The 3S method for whitebelt success
A part of the 3W (Whitebelt Winning Ways) series.
This method, developed by me and my family, is without doubt the most efficient and evolved method of whitebelt success thusfar developed in the world of IZAGRACIEZHOOZHITSU.
If you carefully follow the steps outlined herein your success in novice devisions of grappling tournaments will skyrocket in
very little time! Guaranteed!
The three steps of the 3S method are: Steroids, Squats and Suplexes. You could even say that there is a fourth step, Success!, but we believe that that is implicit and doesn't need to be spelled out to you at all.
Ok, onto the açai of the System (as you know we Brasillians all eat the Gracie diet - NO MEAT! - So there is no 'meat of the
system' huhu q:D ).
Step One: Steroids
The first thing you need to win as a whitebelt is strength, and I don't mean that wussy strength of character or strength of
technique, either. I mean big fuck-off retard strength muscles and sharply honed spaz reflexes.
The problem with getting strong is it takes time, and hard work. As we all know IZAGRACIEZHOOZHITSU is about efficiency. We don't
want no hard work to be beating the guy! So what is the IZAGRACIEZHOOZHITSU tecnhique to get big and strong real fast? I tell you my friend, is Steroids!
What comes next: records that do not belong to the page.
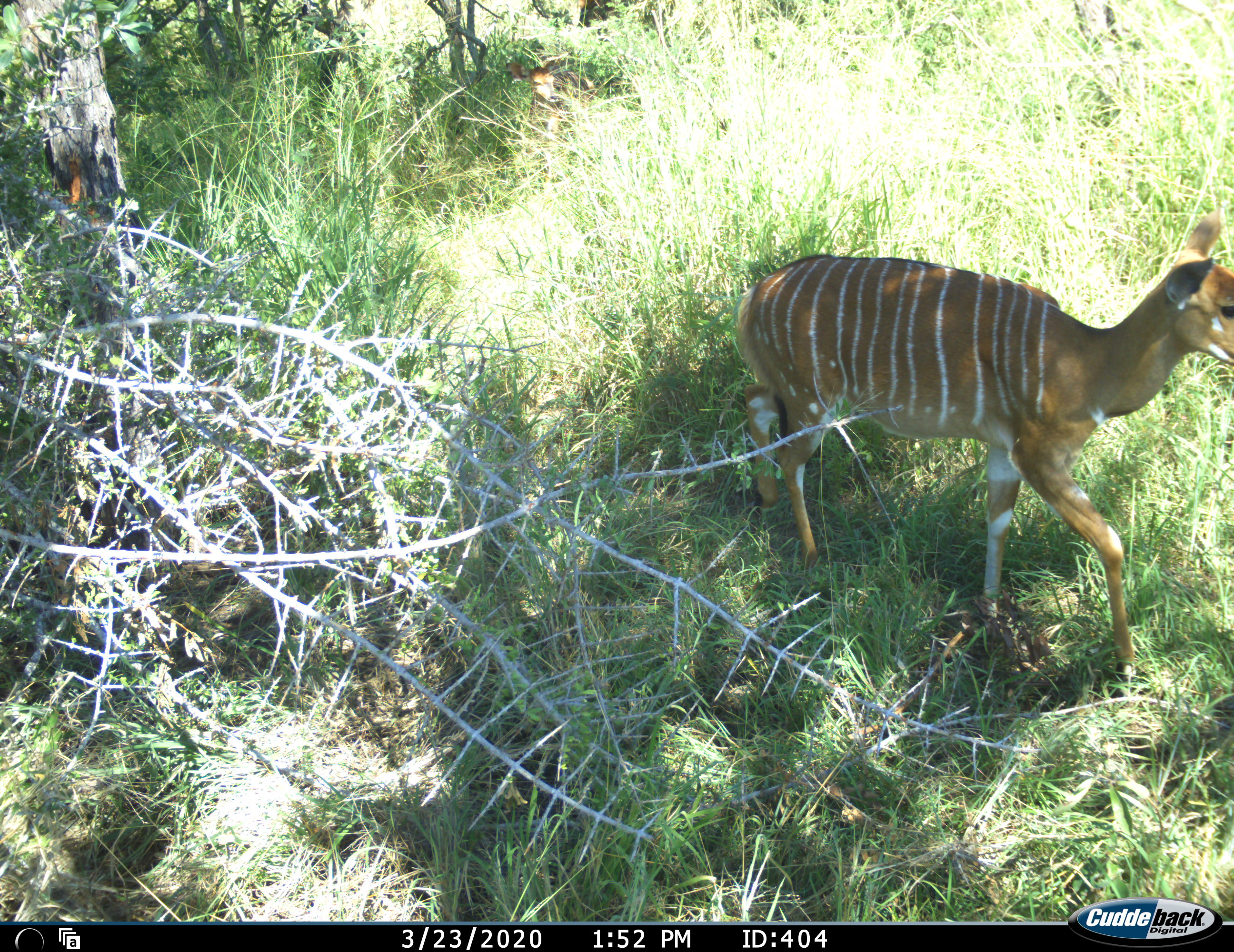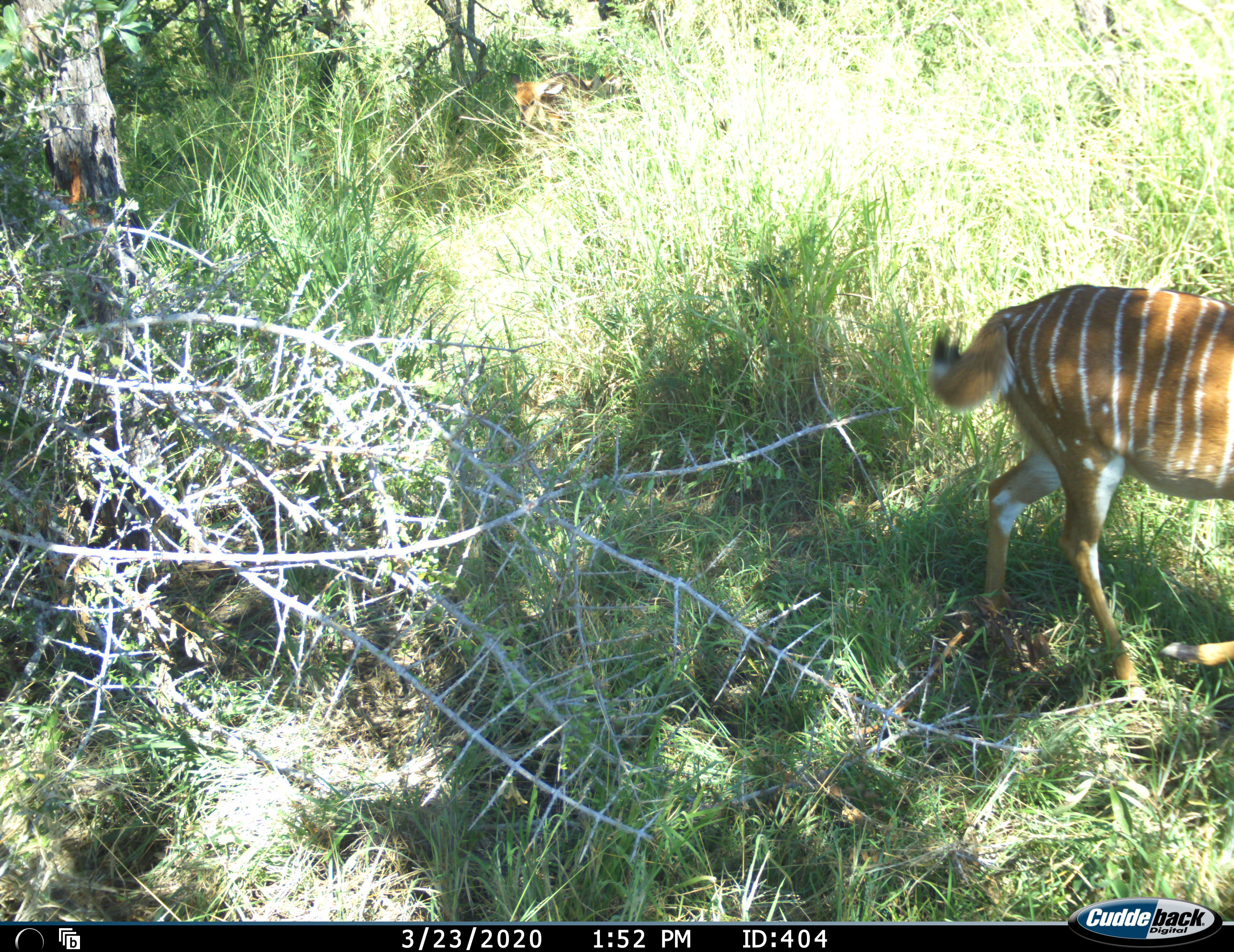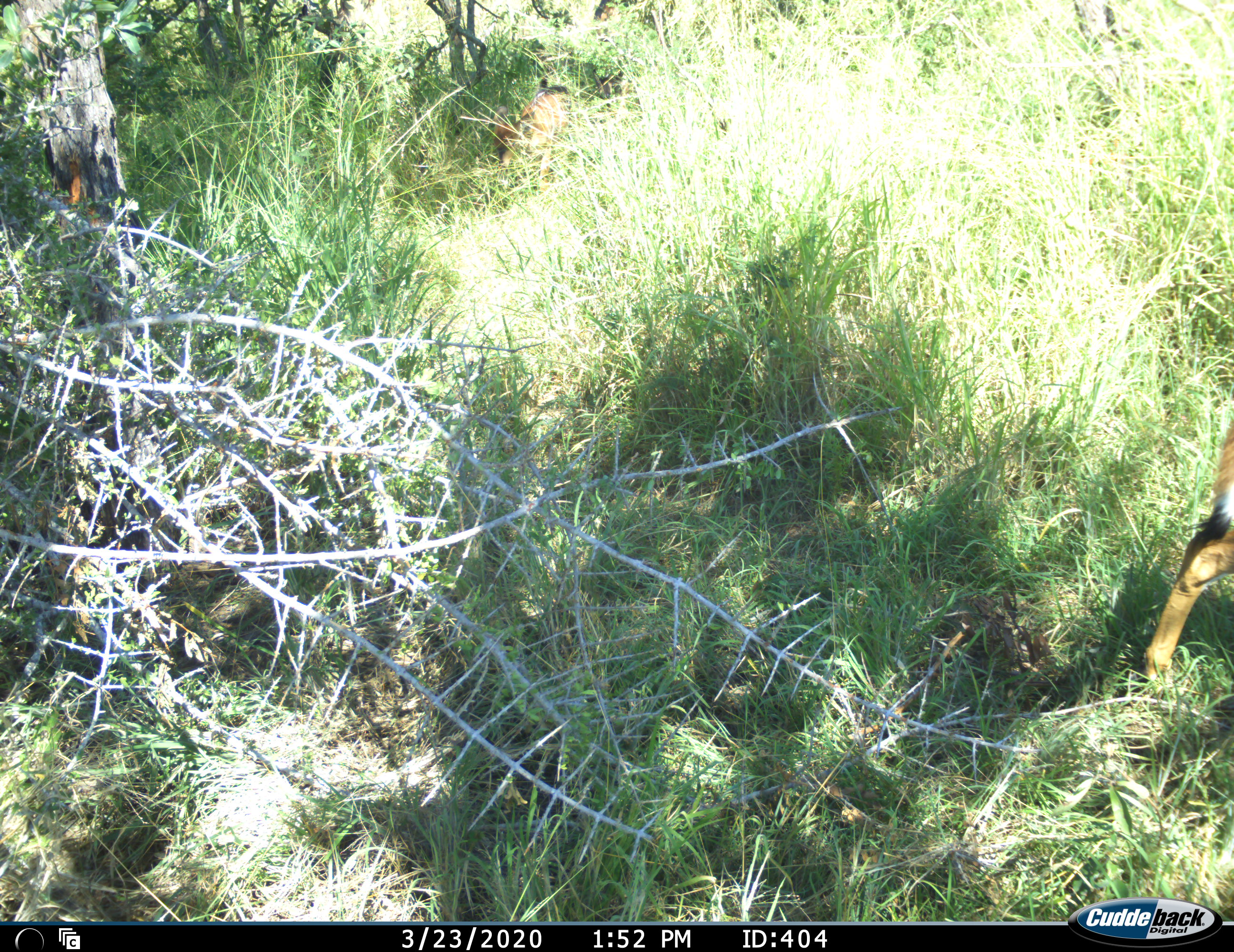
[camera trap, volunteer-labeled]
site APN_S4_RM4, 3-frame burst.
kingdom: Animalia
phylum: Chordata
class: Mammalia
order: Artiodactyla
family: Bovidae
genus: Tragelaphus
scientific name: Tragelaphus angasii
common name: nyala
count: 2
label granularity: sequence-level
So what can you do to get your hands on steroids? Ok my friend, you have two choices. One you can go down your gym and ask the meatheads there for steroids, the one I recommend is Wynstrol because you less likely to pee it at the big competition, huhu! You can inject it once a week or if you like me and already fucked all your veins from when you were more into hitz than the jitz you can take a pill every day.
Anyway if the meatheads don't want to give you any of their fancy steroids then you remember to choke them out and write
IZAGRACIEZHOOZHITSU on their chests. That'll teach them.
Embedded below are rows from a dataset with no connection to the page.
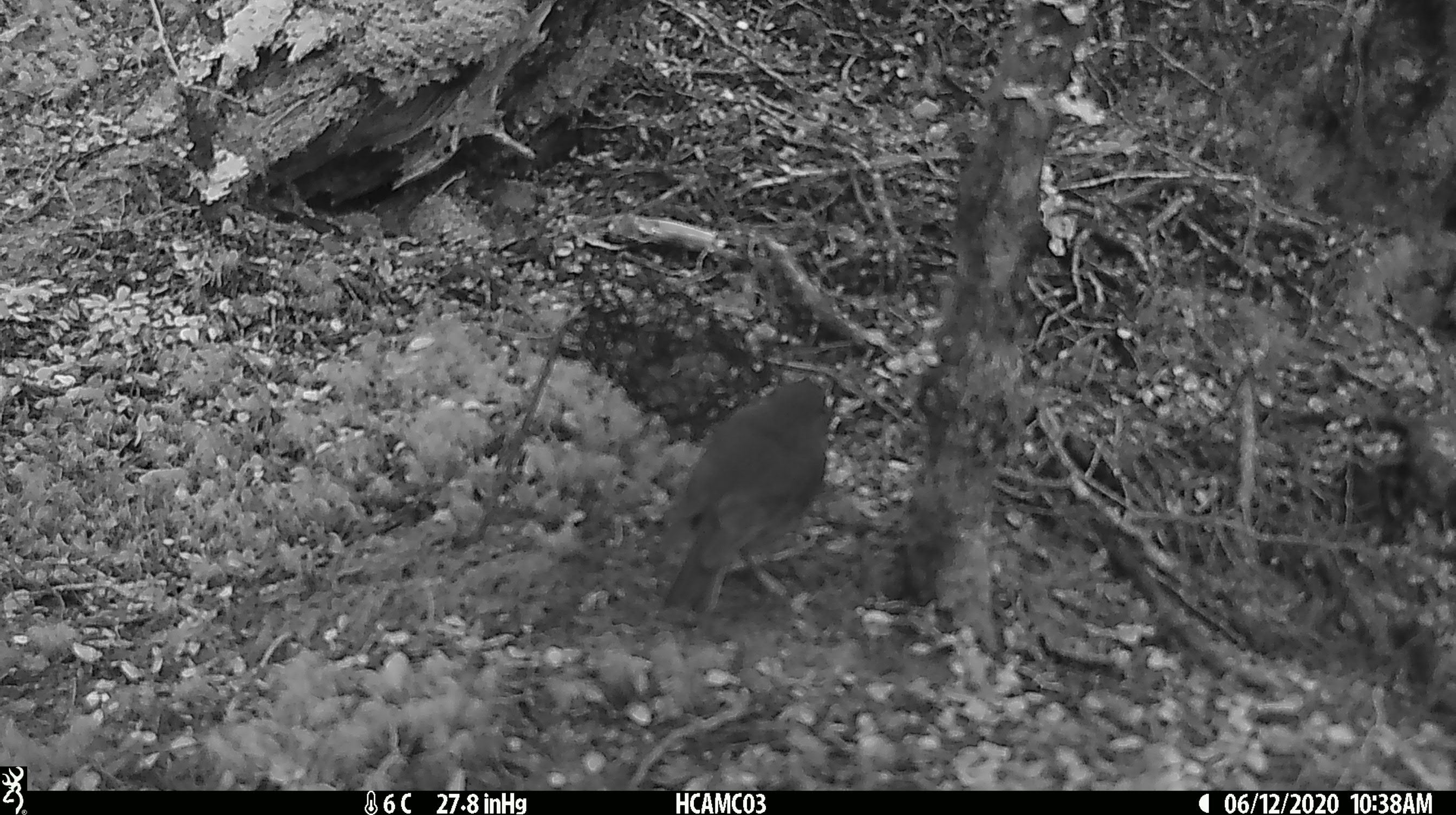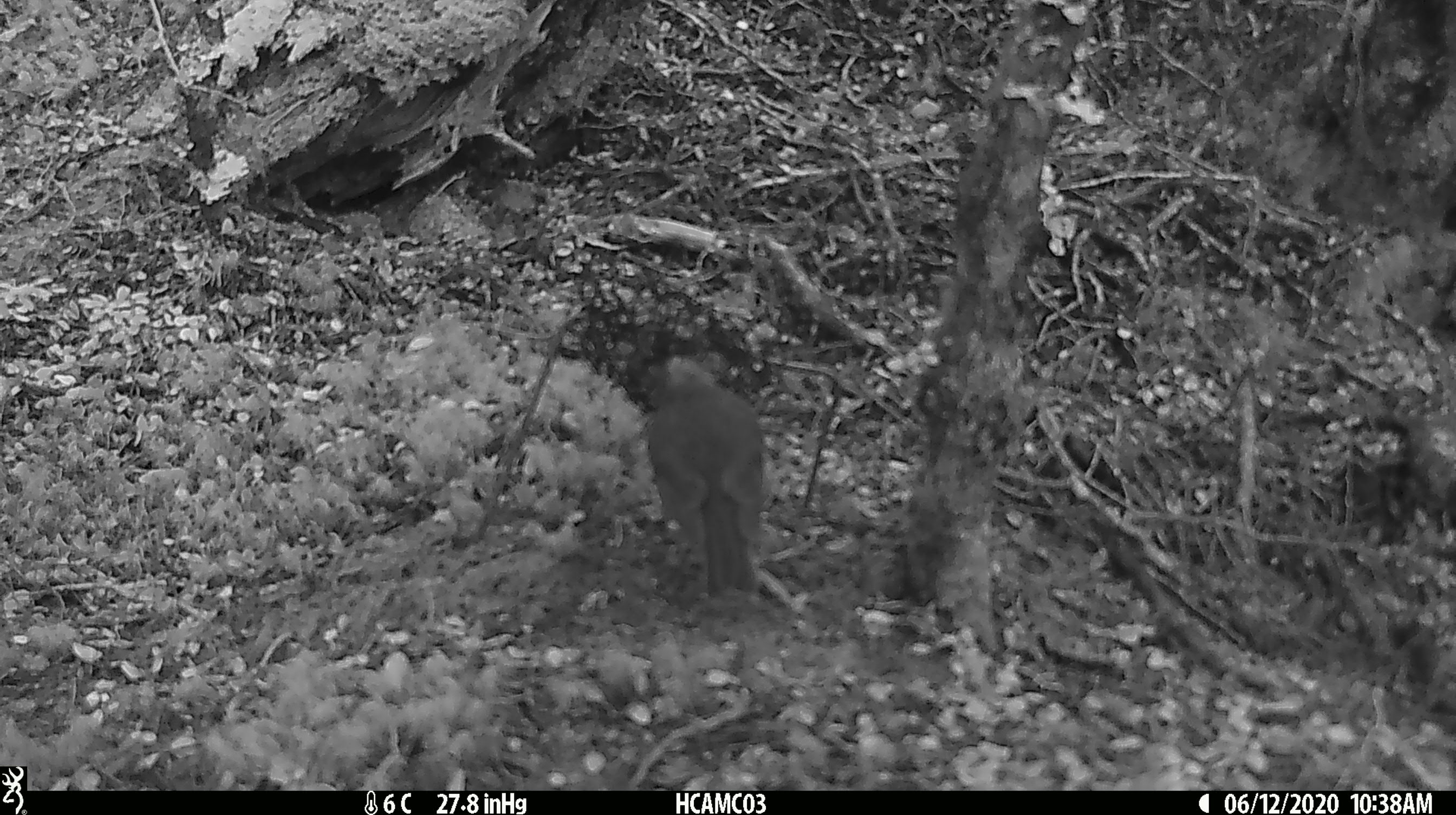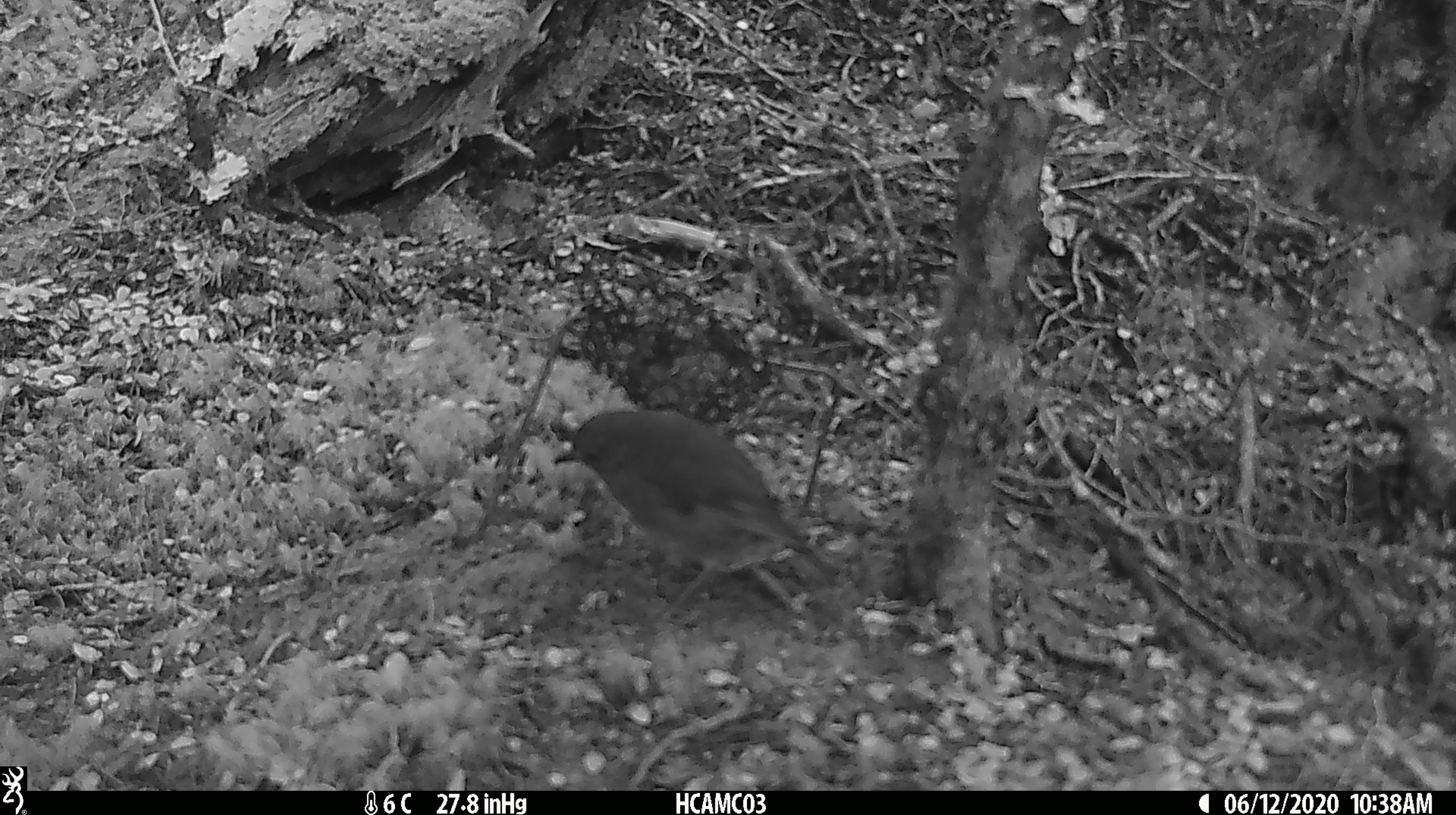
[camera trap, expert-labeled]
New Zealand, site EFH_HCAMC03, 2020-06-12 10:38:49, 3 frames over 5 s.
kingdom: Animalia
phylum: Chordata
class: Aves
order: Passeriformes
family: Petroicidae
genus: Petroica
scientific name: Petroica australis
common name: new zealand robin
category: robin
Number two option you have is to find a sick cat with lukeimia and be taking this cat all around cat doctors and saving up all the hipodermics that they be giving you. Really I don't know the dosage for this at all and anyway is for fucking cats, what you want? Take it, don't be a pussy, you wanna win or not?
Step Two: Squats
Ok so now you full of juice and since you forgot to take a estrogen inhibitor now you got tits bigger than your mother, huhu. But man, you feel you not getting nor so big nor so strong? So what wrong? Ok my friend I tell you: you gotta squat.
Squats are the exercise that adds more weight and more strength to your body (and more importantly your legs) than any other! So go do some squats! Calculate your one rep maximum then do five sets of five with 60% of the maximum. Do this three times a week. Be sure to add 10 kilos to your squat EVERY week. If you find you can't do this then take more steroids and eat more!
Step Three: Suplexes!
Ok so you ever read the IBJJF rules? I mean really read them? So you see the part that talks about unconciousness? And this makes sense my friend, because is designed for for when you choke some spaz unconcious for him not to die! Is for the referee say 'ok man this guy is unconcious, is over'.
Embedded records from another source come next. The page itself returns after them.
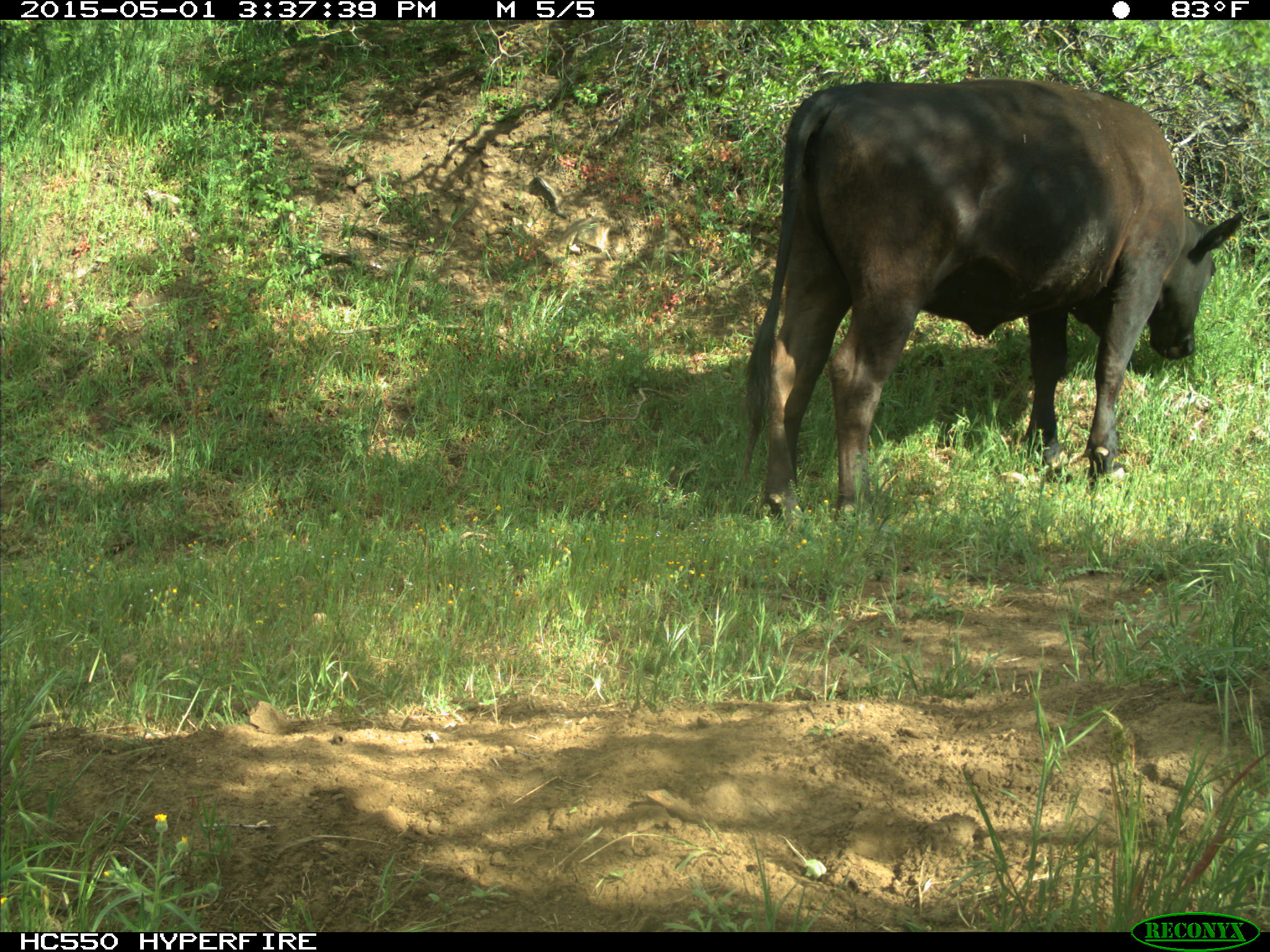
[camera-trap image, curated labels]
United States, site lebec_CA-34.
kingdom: Animalia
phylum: Chordata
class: Mammalia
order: Artiodactyla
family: Bovidae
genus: Bos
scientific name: Bos taurus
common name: domestic cow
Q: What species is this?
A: Bos taurus (domestic cow).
But you ever read this rule? It say 'if opponent made unconcious by any valid technique'. This include takdowns, and suplexes are a kind of takedown! Ok man but I don't mean that kind of takedown from Hulk Hogen and the silly clown who look a bit like bozo with a small bike and etc. I mean german suplexes. You ever see Fedor Vs Randleman where he throw the big russian on his head and everyone think he die? That what you wanna do.
So you throw the guy using your massive steroid and squats legs right on his head and hopefully he go unconcious. So maybe he die too, but technically he not concious so you win!
Just always remember to shout IZAGRACIEZHOOZHITSU after every guy you suplex. And remember to add one stripe on your whitebelt for every guy you kill! Soon you have ten stripes and win because no one want to fight you!
Is even more efficient, IZAGRACIEZHOOZHITSU!
Ok my friend I going to the beach now to play some football and see some chicks, so until my next instalment in the Whitebelt Winning Ways series: Oilchecks; the universal language of success!